(DOCUMENT SECTION begins)

Amnioinfusion is a medical procedure used primarily during labor and delivery to introduce sterile fluid into the amniotic cavity, the fluid-filled sac surrounding the fetus. The name itself breaks down the process: “amnio” refers to the amniotic fluid, and “infusion” means the introduction of a substance into the body. This intervention is used when conditions arise that threaten the fetus’s well-being, most often related to a low volume of surrounding fluid. By restoring the fluid volume, the procedure aims to improve the intrauterine environment and help ensure a safer delivery.
The Medical Necessity of Amnioinfusion
The procedure is typically initiated when a patient is experiencing oligohydramnios, a condition characterized by an abnormally low amount of amniotic fluid. This fluid acts as a cushion and is essential for protecting the fetus and the umbilical cord from external pressure. When the volume is too low, the protection is lost, leading to potential complications.
A common indication for amnioinfusion is the presence of variable decelerations in the fetal heart rate tracing during labor, which are sudden drops in heart rate. These decelerations often occur because the umbilical cord is temporarily compressed between the fetus and the uterine wall during contractions. The lack of a fluid cushion means the cord is easily squeezed, interrupting the flow of oxygenated blood to the fetus.
By infusing a sterile solution, the procedure artificially increases the fluid volume, thereby recreating the protective buffer around the umbilical cord. This added cushion helps prevent the cord from being compressed during contractions, which consequently improves the blood and oxygen flow to the fetus.
Amnioinfusion may also be considered in cases where the amniotic fluid is heavily stained with meconium. The procedure works to dilute the thick meconium, theoretically reducing the risk of the fetus inhaling the material into the lungs, a condition known as meconium aspiration syndrome. The primary benefit, however, remains the relief of umbilical cord compression and the resulting improvement in the fetal heart rate.
Logistics of the Procedure and Monitoring
For amnioinfusion to be performed, the patient’s membranes must be ruptured to allow direct access to the amniotic sac. The procedure is most commonly performed using a transcervical approach, where a thin tube is guided through the cervix and into the uterus. This device is typically an Intrauterine Pressure Catheter (IUPC), which is used for both fluid delivery and monitoring.

(DOCUMENT SECTION ends)

* YOUR TASKS:
[1] Translate this sentence from the amnioinfusion text into Spanish: "This fluid acts as a cushion and is essential for protecting the fetus and the umbilical cord from external pressure."
[2] According to the amnioinfusion text, what device is typically guided through the cervix into the uterus during the procedure?

(DATA SHOWN begins)

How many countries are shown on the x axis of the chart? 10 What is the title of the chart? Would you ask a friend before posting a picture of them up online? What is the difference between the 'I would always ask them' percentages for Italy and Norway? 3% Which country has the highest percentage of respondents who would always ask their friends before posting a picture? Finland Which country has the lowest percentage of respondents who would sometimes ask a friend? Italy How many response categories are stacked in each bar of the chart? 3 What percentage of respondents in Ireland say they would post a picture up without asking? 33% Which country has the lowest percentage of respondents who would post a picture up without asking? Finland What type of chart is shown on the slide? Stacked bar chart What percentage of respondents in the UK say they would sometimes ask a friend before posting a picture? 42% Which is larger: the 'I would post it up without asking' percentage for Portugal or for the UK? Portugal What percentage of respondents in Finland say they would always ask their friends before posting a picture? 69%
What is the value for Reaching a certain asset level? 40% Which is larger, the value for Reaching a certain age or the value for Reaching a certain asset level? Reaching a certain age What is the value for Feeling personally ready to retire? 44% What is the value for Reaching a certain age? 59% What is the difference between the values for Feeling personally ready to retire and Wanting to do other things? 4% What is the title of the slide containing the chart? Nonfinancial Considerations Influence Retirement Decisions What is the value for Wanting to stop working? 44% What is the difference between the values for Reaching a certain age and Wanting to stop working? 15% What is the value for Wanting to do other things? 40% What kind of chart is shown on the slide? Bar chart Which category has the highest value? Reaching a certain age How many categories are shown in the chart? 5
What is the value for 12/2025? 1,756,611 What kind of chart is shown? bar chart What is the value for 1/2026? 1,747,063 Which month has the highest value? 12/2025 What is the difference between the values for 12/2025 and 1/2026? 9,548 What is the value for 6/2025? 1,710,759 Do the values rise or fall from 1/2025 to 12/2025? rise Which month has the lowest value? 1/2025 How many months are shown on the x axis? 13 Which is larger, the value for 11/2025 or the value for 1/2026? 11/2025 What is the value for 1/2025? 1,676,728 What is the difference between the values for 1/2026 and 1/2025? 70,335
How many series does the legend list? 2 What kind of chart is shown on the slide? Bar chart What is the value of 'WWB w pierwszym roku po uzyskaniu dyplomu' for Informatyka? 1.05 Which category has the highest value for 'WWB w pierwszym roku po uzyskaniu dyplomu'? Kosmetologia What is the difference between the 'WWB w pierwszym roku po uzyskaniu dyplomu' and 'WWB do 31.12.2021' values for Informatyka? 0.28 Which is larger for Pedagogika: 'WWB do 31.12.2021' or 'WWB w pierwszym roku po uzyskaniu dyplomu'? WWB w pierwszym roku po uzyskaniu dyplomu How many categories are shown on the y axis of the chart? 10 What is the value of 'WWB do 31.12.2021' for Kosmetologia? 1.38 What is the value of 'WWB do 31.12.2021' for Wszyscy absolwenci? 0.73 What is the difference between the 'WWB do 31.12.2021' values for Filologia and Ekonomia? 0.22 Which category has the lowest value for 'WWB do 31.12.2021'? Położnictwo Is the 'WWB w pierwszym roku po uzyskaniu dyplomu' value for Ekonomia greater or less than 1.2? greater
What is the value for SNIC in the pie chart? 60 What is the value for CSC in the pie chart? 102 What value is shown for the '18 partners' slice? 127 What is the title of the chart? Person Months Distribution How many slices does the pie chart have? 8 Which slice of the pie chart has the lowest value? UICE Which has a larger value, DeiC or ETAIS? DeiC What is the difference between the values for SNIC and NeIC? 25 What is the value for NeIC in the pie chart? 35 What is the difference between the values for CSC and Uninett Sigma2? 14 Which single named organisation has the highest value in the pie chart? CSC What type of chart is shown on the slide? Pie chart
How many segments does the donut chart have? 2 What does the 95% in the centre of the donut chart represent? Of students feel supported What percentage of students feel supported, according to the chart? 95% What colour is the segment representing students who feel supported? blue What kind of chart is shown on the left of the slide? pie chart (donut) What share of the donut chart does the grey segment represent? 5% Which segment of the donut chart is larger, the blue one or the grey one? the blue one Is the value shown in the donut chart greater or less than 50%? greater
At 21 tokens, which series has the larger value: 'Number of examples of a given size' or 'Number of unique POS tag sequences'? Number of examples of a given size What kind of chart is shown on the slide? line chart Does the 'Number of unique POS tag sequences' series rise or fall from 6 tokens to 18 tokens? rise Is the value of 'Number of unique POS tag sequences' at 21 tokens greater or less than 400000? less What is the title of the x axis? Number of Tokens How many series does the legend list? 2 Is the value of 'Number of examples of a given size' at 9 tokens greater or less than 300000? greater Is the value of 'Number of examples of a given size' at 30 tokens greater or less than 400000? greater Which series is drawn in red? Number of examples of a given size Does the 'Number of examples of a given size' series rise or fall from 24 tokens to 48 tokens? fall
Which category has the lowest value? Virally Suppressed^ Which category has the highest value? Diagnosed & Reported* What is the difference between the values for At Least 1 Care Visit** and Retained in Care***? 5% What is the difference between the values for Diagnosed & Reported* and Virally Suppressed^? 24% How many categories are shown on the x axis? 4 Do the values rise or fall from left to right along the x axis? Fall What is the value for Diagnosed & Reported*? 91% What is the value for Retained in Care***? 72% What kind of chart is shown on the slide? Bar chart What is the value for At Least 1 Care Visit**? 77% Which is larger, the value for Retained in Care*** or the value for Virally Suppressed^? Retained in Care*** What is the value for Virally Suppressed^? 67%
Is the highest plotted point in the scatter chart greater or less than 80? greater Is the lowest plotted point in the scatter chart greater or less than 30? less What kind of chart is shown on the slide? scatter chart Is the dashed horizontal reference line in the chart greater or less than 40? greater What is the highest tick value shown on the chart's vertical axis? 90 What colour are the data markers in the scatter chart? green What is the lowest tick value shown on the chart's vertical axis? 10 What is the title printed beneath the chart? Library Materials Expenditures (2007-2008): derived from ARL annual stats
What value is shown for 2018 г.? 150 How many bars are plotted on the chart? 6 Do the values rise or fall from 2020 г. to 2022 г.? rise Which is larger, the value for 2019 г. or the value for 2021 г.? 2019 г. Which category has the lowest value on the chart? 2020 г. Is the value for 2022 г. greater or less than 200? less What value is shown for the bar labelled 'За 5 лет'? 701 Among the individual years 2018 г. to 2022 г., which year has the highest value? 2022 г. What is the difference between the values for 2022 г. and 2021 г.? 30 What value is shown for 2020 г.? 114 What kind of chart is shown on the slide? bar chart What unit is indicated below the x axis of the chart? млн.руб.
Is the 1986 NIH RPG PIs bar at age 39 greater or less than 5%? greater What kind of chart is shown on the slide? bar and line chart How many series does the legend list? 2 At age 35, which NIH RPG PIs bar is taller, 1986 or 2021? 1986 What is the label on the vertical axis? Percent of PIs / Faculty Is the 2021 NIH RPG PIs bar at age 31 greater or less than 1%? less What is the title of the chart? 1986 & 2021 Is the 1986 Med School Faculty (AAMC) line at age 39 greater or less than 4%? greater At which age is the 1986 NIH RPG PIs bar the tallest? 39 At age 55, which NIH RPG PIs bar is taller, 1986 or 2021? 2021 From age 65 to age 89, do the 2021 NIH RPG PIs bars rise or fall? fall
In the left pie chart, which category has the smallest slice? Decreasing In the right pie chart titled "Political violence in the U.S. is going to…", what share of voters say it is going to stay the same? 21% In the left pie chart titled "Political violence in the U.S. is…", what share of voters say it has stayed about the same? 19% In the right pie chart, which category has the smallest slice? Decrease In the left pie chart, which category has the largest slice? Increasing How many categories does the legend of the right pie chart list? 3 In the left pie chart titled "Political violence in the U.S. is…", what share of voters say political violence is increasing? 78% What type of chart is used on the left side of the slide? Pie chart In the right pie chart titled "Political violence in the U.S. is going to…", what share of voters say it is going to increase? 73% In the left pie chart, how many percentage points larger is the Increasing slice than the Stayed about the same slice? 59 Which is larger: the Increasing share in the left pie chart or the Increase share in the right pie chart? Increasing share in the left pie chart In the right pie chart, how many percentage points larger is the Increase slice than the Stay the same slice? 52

(DATA SHOWN ends)

* LIST OF SOLUTIONS:
[1] Este líquido actúa como un amortiguador y es esencial para proteger al feto y al cordón umbilical de la presión externa.

[2] An Intrauterine Pressure Catheter (IUPC)